-- Required work --
1. In the named entity recognition lesson, what do NER tools add to the data to enable analysis?
2. Please edit the named entity recognition lesson starting at "Teaching: 30 min" and ending at "data in AntConc?", changing "Exercises" to "Practice".

-- Selected extract --
※ ※ ※

Next Steps 2: Named Entity Recognition

Overview

Teaching: 30 min
Exercises: 30 min
Questions
  • What is Named Entity Recognition (NER)?

  • How do I apply NER to catalogue data?

  • How can I use NER to analyse catalogue data in AntConc?

Objectives
  • Provide an introduction to NER

  • Show how data tagged through NER process can be used in AntConc

1. Named Entity Recognition (NER)

NER is the process which identifies and tags what we consider to be entities, such as people, placenames, organisations, time etc. By identifying and classifying entities we can start asking questions about the frequency with which they are used or how they change over time. Applied to catalogue data NER can support collection management activities, as well as improve discovery and access.

In practice, NER tools take data (e.g. a plain text file or files) and add machine readable markers - or tags - to the data to enable analysis. For example, looking for people and place related entities in a description from the IAMS Photos catalogue data, would result in the following output:

Close view of target hanging from wooden frame, with the Lhalu Mansion in the background. See Hugh Richardson, Ceremonies of the Lhasa Year (Serindia, London, 1993), pp. 56-57.

※ ※ ※

-- Dataset extract --
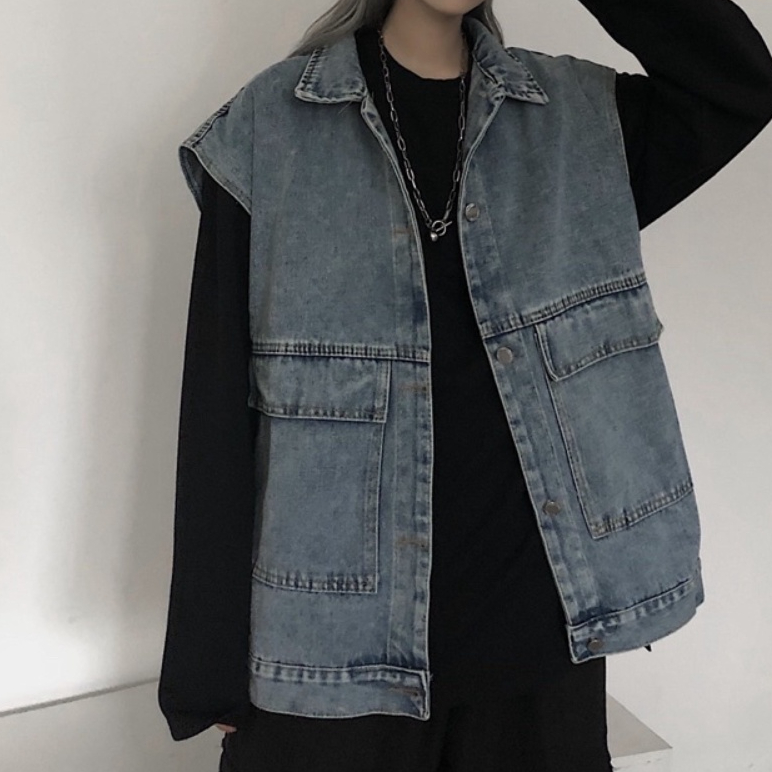 [TẶNG KẸP LÁ CỜ] Áo Gile Bò Nam Nữ Phong Cách Cá Tính Áo Khoác Jeans Dáng Rộng Ulzzang Unisex Hàn Quốc đủ size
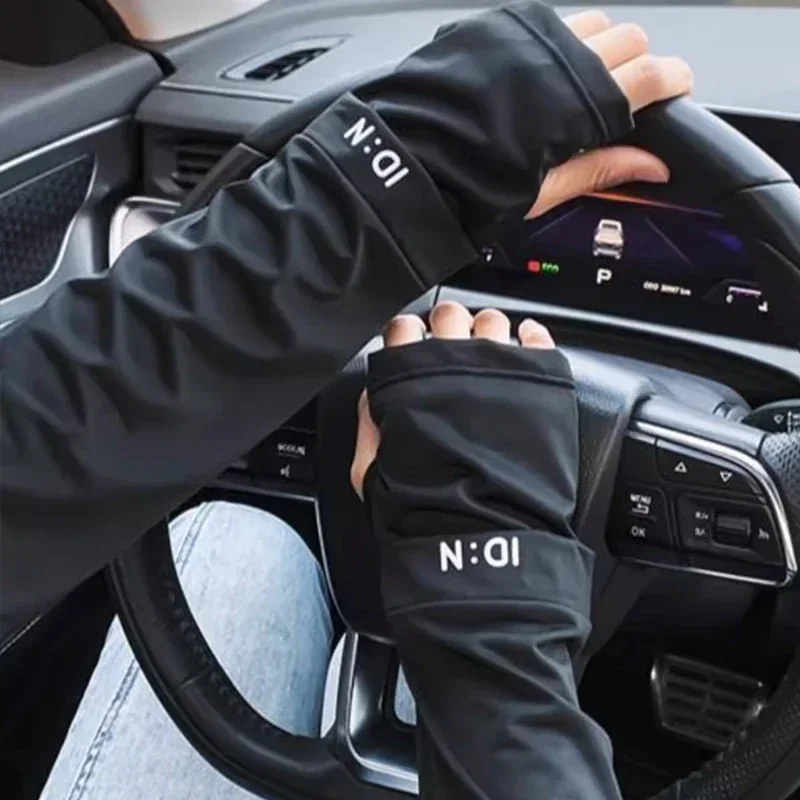 Summer Ice Sleeve Sun Protection Sleeves Driving Gloves Long Fingerless Cool Arm Warmer Solid Color Outdoor Beach Arm Protection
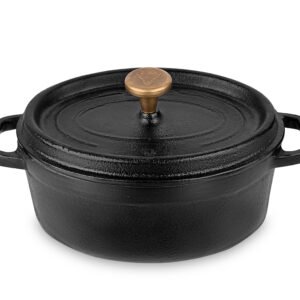 Oval Cast Iron Dutch Oven 23 cm with Brass Handle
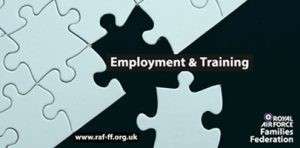 Branded image of a missing jigsaw piece for Employment and Training month.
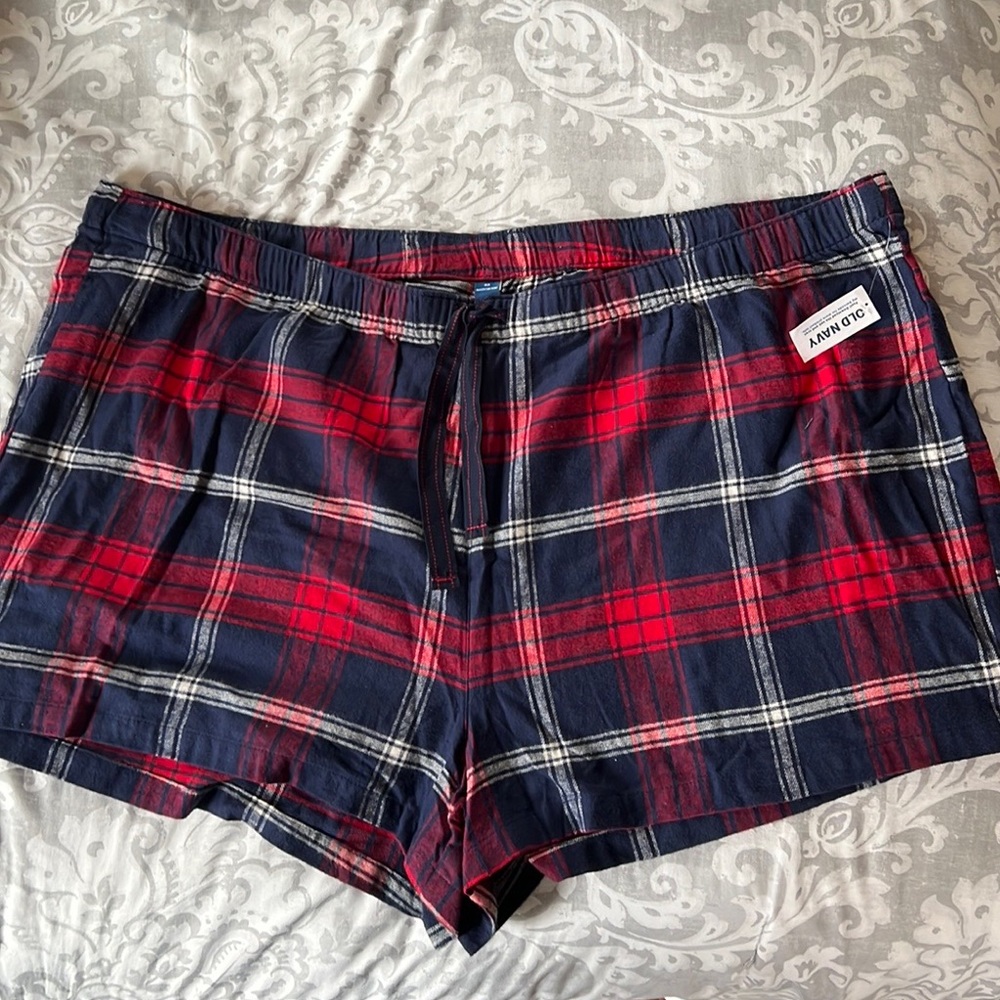 NWT PLUS Navy & Red Plaid PJ Shorts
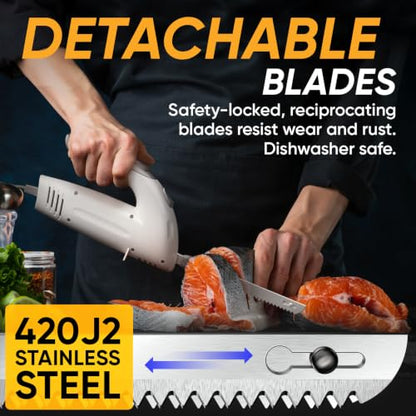 Homaider Electric Knife for Meat Slicing 2 Blades, Carving Fork & 6 Ft Cord - size: Knife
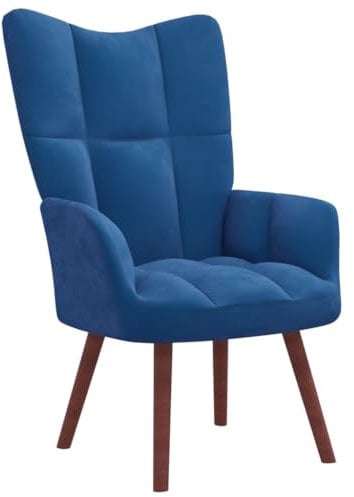 Myheimly Relaxsessel mit Hocker,Sessel mit Stahlrahmen Holzbeinen,Relaxstuhl Polsterstuhl mit Armlehne,Fernsehsessel Polstersessel Wohnzimmer,Modern Samt Sessel Blau,Ohne Fußablage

※ ※ ※

-- Solution set --
1. Machine readable markers, or tags.

2.
Teaching: 30 min
Practice: 30 min
Questions
  • What is Named Entity Recognition (NER)?

  • How do I apply NER to catalogue data?

  • How can I use NER to analyse catalogue data in AntConc?